(DOCUMENT PASSAGE)
Pretzel Rolls Make up for Anything
Wednesday, January 18, 2012
Eighteen degrees.
“Earnest! Stop eating that! Ketseh! Don’t eat your bridge!”
Bunny Heaven had been completely completed. Including grass-green rug, floorlength mirror, dinosaur-sized grass in an equally monster glass vase, and soft lamplight, including the moon on the wall. The “bun-buns” were so pleased with their new environment that they were actually getting along.
Dad was on the phone with his old high school buddy, also his doctor. His most recent medical report was very good…
“He wants us to go bowling again,” said Dad. “Like when we were kids, where we used to go. He said, ‘Now that my kids are grown, I’m gonna have a lot of time on my hands. But someone else is going to have to drive. ‘Cause I can’t see too well.’”
There was a solitary brownie under the glass which read…
“Do not eat, or else!”
And with the boys out the door to work, Dad out for a run, and Mom beginning studies with Linnea, who was meant to identify trite expressions hidden inside a list…
“They’ll stick out like a sore thumb,” Mom said, laughing.
(End DOCUMENT PASSAGE)
◆ **ASSIGNMENT A**:
Copy the section of the diary entry that begins with the words containing "Bunny Heaven had" and ends with "actually getting along.".
◆ **ASSIGNMENT B**:
Pick up the diary entry right after its final sentence and keep writing it.
(EXTRACTED MATERIAL)
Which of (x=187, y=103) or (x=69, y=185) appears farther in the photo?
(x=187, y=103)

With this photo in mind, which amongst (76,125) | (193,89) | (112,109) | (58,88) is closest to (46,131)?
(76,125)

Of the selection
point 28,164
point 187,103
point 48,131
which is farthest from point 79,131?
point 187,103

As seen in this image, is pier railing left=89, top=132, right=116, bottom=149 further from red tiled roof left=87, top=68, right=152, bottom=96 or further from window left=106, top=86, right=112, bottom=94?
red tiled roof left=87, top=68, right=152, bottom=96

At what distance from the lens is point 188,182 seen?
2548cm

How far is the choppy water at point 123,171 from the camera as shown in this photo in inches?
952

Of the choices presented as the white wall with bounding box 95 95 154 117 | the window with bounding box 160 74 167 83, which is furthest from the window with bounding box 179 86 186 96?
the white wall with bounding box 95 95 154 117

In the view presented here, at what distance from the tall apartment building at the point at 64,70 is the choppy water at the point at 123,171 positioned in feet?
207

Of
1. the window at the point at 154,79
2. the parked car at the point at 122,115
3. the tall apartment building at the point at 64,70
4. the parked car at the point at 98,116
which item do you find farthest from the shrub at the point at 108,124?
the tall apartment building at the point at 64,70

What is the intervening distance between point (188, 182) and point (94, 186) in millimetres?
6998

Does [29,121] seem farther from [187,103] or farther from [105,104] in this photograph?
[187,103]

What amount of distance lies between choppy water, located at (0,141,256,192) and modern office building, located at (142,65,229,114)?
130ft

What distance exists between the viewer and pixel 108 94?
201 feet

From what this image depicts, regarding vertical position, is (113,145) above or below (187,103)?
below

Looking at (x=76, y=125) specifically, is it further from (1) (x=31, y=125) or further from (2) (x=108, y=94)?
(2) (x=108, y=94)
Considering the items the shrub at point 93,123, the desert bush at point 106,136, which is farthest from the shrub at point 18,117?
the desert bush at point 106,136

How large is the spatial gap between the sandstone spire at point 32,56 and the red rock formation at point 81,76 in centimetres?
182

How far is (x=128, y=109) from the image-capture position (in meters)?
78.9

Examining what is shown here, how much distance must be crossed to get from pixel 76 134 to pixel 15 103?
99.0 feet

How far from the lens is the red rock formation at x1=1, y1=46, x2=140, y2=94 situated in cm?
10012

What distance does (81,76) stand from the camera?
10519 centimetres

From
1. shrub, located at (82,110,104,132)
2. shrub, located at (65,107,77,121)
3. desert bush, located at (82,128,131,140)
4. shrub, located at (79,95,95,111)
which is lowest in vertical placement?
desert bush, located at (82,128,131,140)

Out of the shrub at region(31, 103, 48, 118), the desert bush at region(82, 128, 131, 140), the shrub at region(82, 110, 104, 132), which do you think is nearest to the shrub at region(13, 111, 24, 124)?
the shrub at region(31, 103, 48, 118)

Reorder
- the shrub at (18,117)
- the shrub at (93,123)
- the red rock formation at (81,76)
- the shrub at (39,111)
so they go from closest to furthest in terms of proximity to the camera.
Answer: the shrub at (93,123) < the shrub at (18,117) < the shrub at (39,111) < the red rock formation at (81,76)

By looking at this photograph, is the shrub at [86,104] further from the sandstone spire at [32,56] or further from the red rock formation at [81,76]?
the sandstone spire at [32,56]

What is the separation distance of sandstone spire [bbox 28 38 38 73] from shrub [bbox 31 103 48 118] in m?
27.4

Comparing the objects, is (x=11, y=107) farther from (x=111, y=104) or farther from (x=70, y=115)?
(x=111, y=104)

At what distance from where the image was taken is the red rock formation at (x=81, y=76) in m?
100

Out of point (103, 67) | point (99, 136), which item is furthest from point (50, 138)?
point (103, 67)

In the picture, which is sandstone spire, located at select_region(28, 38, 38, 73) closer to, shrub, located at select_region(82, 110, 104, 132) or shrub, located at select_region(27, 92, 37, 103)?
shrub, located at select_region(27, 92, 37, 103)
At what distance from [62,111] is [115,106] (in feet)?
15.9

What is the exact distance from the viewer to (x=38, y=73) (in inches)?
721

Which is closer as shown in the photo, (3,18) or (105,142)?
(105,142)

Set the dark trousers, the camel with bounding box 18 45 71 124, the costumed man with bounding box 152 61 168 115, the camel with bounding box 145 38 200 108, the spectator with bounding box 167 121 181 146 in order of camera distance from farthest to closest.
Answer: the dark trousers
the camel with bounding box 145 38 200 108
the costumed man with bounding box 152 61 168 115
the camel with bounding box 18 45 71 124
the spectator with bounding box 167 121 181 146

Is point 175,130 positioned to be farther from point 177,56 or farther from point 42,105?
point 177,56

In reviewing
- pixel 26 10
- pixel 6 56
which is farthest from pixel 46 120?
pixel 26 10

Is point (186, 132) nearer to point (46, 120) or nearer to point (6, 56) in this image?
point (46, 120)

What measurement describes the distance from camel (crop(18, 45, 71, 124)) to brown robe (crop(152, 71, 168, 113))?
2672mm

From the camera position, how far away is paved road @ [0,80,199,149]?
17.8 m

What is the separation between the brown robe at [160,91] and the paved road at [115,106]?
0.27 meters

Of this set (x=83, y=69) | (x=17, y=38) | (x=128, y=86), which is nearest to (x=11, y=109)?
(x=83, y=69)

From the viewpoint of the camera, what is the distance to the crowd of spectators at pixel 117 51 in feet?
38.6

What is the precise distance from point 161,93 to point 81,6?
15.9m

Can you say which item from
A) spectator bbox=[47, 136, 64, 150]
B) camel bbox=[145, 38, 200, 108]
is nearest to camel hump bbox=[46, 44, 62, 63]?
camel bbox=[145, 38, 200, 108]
(End EXTRACTED MATERIAL)
(EXTRACTED MATERIAL)
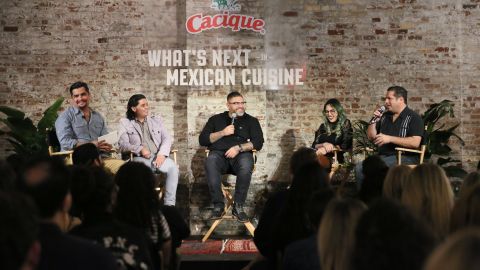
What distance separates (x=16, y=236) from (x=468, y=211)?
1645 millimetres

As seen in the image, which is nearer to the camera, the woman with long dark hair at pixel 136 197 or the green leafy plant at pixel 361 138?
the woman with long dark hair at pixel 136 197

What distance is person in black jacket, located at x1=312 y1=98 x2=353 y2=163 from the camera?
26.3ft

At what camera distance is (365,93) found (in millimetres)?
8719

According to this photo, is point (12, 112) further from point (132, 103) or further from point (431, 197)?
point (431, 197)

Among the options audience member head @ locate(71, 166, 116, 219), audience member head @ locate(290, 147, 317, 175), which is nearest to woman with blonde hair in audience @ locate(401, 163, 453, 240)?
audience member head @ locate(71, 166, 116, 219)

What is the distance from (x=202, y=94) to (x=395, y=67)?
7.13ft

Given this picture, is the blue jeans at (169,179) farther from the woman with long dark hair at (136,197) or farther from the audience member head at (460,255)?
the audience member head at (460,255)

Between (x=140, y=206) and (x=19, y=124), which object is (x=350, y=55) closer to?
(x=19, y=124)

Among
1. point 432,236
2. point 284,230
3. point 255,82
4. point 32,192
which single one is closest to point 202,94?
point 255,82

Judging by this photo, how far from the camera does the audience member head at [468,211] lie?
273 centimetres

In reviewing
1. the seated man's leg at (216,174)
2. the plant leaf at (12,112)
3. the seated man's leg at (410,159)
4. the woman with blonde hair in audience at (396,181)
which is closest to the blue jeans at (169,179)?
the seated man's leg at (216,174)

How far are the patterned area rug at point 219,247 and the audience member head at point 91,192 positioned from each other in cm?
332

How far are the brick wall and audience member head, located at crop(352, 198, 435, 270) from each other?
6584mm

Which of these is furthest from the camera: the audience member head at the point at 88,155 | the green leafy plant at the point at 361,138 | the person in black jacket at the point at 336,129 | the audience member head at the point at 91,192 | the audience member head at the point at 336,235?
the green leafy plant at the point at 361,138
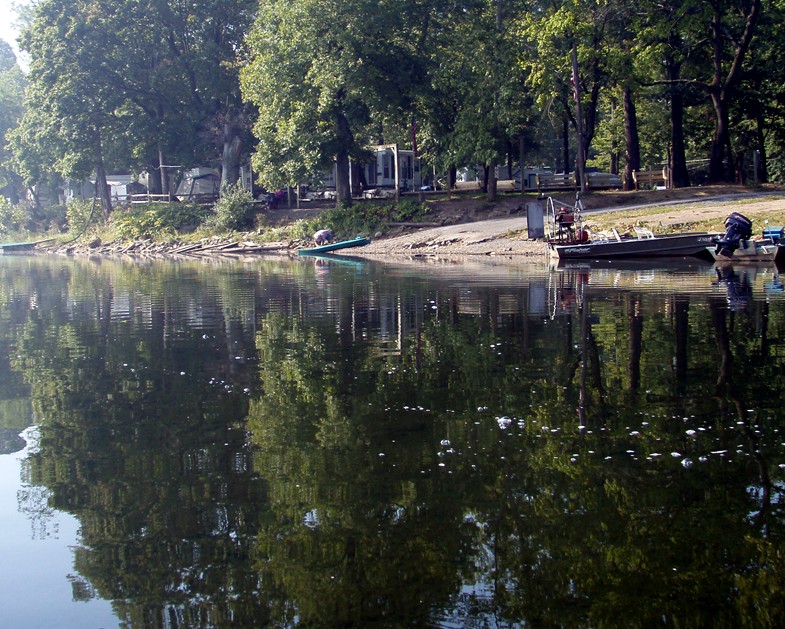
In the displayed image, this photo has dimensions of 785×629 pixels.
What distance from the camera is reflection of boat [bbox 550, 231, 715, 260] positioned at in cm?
(End EXTRACTED MATERIAL)
◆ **EXPECTED ANSWER A**:
Bunny Heaven had been completely completed. Including grass-green rug, floorlength mirror, dinosaur-sized grass in an equally monster glass vase, and soft lamplight, including the moon on the wall. The “bun-buns” were so pleased with their new environment that they were actually getting along.

◆ **EXPECTED ANSWER B**:
…Carrie gathered Puck (who had just received an old toss-and-catch Colonial game from Mom) on the counter to make clay out of dryer lint in a cooking pot…
“Are you using up all the flint?” Puck asked.
“Trying to.”
When Dad returned from his run, Puck had questions about the Propel that Dad was mixing.
“What’s that?”
“It’s reconstituted sweat.”
“You’re joking.”
“That’s basically what it is.”
“Who makes sweat?”
“God.”
“That’s right. God made all things.”
“Right. But did He make the drink?”
“Well, I made the drink.”
“How?”
And on it went…
Collette took a slice of Muenster cheese for breakfast and worked Linnea’s lengthening locks into the crown braid around her head, which always ended up reminding her of the twisted vanilla-chocolate donuts in the plastic case at the grocery store. Snuggles, whose tenant was currently once again a voracious tape worm, was snickering at the birds on the patio, wishing he had wings himself. Mom’s old radio station was puttering away in the kitchen; always sounded like there was a robot battle taking place in a miniature blizzard in the background, while Mom cut up old towels into rags for the rag bag. And Snuggles tried a lick of the clay.
Francis returned from life-guarding to join his sister in mathematical studies. Mom and Carrie bundled up Puck into Mom’s Fit for adventures in the great gray beyond of Costco. So everything was nine shades quieter for about an hour. Joe had returned from work to gorge on cheddar pretzels dipped in Greek yogurt…
“I wish I was Greek,” he said. “So I could start a business called My Big Fat Greek Yogurt…”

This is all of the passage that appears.